Introduction. Large Language Models (LLMs) have revolutionized NLP by achieving remarkable performance on a wide range of tasks and applications, including zero-shot inference (Weller et al., 2020; Brown et al., 2020); solving math problems (Wei et al., 2022); representing human emotions (Li et al., 2024); and serving as planners (Huang et al., 2022), conversational agents (Ouyang et al., 2022), or textto-code convertors (Sun et al., 2023). Nevertheless, despite recent studies (Shen et al., 2021; Yu et al., 2023; Chen et al., 2024) aiming to understand Transformers (Vaswani et al., 2017) as the building block of LLMs, there is a lack of systematic evaluation of their ability in performing fine-grained linguistic annotation tasks.

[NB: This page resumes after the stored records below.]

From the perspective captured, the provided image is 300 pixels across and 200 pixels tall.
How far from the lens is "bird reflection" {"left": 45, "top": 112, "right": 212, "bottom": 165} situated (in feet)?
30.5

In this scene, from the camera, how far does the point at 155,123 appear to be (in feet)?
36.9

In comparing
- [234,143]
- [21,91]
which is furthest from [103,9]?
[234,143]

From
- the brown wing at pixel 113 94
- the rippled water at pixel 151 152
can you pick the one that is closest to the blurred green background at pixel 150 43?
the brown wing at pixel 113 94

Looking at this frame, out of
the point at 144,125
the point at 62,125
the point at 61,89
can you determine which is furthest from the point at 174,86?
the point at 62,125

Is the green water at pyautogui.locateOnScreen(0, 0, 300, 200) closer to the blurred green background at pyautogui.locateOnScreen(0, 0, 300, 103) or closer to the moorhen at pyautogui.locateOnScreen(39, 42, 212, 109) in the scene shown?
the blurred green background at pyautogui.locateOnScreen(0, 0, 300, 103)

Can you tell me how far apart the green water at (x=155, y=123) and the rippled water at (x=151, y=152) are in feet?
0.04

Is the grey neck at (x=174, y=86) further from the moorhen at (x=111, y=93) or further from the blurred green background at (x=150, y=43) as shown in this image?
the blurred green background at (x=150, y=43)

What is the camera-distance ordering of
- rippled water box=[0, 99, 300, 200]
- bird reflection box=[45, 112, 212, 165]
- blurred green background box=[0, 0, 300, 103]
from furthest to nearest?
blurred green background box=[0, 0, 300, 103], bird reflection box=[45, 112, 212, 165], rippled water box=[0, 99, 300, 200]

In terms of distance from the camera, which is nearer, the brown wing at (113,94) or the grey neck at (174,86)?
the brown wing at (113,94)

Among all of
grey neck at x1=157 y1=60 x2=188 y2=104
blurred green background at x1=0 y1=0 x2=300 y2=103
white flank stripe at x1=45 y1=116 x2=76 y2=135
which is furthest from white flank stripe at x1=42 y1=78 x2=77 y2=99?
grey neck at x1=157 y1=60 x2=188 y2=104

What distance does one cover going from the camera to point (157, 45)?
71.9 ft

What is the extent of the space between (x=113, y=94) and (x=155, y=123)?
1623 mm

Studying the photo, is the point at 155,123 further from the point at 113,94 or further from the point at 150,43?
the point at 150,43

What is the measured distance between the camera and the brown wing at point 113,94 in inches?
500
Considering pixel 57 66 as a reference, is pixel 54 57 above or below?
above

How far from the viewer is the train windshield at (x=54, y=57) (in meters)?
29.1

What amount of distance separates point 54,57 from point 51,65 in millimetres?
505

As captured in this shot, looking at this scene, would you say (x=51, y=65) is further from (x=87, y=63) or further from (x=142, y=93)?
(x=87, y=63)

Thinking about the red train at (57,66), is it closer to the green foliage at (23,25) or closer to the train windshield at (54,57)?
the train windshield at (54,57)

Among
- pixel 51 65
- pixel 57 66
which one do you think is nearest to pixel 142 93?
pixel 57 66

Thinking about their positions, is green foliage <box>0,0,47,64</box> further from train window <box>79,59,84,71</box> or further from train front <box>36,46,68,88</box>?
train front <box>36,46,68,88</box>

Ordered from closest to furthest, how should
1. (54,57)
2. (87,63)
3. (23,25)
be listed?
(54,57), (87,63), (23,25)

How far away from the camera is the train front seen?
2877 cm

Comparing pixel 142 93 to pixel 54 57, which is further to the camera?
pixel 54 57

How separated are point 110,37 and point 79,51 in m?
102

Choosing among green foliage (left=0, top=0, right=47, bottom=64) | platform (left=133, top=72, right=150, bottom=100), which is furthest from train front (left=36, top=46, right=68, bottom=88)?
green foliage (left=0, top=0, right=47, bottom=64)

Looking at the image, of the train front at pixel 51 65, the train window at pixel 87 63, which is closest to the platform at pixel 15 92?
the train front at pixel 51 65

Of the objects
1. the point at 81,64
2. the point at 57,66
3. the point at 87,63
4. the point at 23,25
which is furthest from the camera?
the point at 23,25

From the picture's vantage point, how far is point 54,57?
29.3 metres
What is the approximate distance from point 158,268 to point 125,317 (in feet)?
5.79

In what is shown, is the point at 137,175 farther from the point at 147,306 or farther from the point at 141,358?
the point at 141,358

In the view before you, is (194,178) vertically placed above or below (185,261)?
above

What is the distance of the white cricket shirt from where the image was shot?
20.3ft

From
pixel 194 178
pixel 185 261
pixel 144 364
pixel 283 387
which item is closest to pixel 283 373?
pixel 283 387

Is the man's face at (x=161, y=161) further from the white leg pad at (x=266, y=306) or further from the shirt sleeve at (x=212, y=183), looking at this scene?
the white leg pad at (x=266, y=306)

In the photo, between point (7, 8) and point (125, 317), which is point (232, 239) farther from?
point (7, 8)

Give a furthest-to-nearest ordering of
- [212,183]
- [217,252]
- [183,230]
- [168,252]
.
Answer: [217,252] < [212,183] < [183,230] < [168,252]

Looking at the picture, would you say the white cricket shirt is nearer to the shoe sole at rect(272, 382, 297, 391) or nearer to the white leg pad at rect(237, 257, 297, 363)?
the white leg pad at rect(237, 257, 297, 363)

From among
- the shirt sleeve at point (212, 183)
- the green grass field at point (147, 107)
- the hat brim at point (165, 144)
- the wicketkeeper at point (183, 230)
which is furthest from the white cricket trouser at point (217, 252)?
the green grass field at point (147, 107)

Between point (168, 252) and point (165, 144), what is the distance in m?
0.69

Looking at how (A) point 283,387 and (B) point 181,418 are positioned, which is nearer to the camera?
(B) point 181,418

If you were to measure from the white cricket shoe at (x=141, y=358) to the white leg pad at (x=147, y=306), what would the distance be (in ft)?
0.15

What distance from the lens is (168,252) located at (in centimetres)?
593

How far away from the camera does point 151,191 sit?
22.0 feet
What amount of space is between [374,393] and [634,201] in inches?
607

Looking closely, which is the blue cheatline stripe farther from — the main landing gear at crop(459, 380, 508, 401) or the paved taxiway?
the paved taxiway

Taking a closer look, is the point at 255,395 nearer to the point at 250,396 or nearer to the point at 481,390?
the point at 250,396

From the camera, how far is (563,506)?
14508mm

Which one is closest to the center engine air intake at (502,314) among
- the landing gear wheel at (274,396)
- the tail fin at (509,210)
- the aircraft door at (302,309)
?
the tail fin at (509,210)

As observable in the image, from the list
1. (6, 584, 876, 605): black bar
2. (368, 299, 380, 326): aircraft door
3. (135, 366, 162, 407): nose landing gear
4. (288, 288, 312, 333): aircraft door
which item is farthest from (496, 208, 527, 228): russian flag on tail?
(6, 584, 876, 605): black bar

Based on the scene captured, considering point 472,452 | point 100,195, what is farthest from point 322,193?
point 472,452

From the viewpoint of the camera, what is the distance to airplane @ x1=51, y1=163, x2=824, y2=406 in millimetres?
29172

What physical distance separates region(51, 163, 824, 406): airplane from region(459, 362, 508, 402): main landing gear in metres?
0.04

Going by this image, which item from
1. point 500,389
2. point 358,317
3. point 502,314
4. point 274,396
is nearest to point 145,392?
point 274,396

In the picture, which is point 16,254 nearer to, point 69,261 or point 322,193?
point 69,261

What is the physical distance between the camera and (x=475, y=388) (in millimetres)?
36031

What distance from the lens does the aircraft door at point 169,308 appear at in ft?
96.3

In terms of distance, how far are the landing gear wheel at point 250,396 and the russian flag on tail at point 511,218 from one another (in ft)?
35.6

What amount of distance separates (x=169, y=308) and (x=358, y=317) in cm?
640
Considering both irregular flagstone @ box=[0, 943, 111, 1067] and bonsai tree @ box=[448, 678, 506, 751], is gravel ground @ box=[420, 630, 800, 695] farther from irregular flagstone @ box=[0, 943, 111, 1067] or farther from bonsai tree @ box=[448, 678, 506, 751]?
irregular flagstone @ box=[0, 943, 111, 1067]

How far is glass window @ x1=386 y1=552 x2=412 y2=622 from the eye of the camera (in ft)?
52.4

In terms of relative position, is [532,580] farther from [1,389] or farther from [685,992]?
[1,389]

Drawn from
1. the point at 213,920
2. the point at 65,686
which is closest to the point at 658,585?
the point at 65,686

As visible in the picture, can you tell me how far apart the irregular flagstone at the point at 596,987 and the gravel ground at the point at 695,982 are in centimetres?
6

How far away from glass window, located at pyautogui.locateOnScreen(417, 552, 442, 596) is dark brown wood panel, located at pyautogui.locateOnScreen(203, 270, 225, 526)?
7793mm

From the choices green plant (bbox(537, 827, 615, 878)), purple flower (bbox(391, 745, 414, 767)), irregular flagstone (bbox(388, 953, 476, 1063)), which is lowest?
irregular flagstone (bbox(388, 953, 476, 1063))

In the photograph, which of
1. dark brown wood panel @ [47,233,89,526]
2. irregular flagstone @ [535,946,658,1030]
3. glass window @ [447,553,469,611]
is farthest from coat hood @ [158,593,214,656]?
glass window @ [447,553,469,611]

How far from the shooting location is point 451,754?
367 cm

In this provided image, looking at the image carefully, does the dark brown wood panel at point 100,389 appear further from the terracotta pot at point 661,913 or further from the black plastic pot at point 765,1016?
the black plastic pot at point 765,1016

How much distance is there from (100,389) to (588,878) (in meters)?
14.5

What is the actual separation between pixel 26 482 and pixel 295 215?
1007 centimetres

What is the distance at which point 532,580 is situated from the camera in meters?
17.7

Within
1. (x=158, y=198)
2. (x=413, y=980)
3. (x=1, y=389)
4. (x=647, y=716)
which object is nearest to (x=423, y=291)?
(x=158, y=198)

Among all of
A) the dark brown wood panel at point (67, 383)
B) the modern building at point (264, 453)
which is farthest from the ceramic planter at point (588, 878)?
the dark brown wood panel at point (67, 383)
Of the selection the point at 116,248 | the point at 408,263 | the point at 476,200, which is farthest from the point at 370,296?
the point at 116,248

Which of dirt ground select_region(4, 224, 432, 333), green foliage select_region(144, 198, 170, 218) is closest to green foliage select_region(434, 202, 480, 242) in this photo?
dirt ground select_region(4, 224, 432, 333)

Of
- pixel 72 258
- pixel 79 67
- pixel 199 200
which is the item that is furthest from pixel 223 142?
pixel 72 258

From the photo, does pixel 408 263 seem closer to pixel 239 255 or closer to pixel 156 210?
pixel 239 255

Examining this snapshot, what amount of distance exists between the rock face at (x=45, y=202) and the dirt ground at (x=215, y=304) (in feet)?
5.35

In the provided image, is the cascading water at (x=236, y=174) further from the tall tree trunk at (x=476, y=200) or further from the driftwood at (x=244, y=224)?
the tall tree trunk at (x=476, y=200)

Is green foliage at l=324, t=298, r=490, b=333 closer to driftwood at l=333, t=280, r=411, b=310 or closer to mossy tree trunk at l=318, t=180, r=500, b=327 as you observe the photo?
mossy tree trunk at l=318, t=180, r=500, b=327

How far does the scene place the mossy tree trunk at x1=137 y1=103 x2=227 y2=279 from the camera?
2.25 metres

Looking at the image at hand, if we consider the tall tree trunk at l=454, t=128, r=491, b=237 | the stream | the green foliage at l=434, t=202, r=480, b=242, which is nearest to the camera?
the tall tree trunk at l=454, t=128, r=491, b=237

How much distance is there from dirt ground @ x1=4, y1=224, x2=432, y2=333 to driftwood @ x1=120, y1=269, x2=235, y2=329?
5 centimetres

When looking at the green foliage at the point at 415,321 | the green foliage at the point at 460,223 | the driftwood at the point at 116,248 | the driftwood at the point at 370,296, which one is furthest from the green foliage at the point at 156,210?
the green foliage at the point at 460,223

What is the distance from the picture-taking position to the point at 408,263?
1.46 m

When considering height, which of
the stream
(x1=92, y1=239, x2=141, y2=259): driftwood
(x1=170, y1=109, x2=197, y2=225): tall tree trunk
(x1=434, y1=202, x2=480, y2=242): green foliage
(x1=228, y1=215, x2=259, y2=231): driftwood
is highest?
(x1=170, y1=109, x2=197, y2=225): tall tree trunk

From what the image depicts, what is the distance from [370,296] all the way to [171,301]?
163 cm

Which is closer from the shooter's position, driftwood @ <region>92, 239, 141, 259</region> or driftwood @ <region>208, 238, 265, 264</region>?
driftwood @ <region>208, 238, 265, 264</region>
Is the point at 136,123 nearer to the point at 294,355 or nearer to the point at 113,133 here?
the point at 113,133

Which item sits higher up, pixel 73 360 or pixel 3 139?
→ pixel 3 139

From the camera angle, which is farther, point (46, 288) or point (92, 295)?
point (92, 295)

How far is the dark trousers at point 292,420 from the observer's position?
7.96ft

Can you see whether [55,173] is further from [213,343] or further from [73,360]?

Discussion / Conclusion. We empirically study the ability of recent LLMs in annotating linguistic structures at different levels of linguistic complexity. Our study determines how accurately recent LLMs can detect complex linguistic structures in input text, which linguistic structures represent the blind spots of recent LLMs (the most challenging for LLMs), and how the performance of LLMs varies across different levels of linguistic complexity of inputs. Our findings show a tendency to overestimate the linguistic capabilities of LLMs in previous research, which mainly stems from the prevalence of linguistically easy examples in NLP datasets. To address this gap, we uniformly sample data from different linguistic complexity groups, to improve the reliability of evaluating LLMs’ performance. Among all evaluated LLMs, Llama3-70b, Llama3-8b, and GPT-3.5 show relatively better performance in responding to linguistic queries–though overall performance remains low. We outline several potential solutions to address these limitations.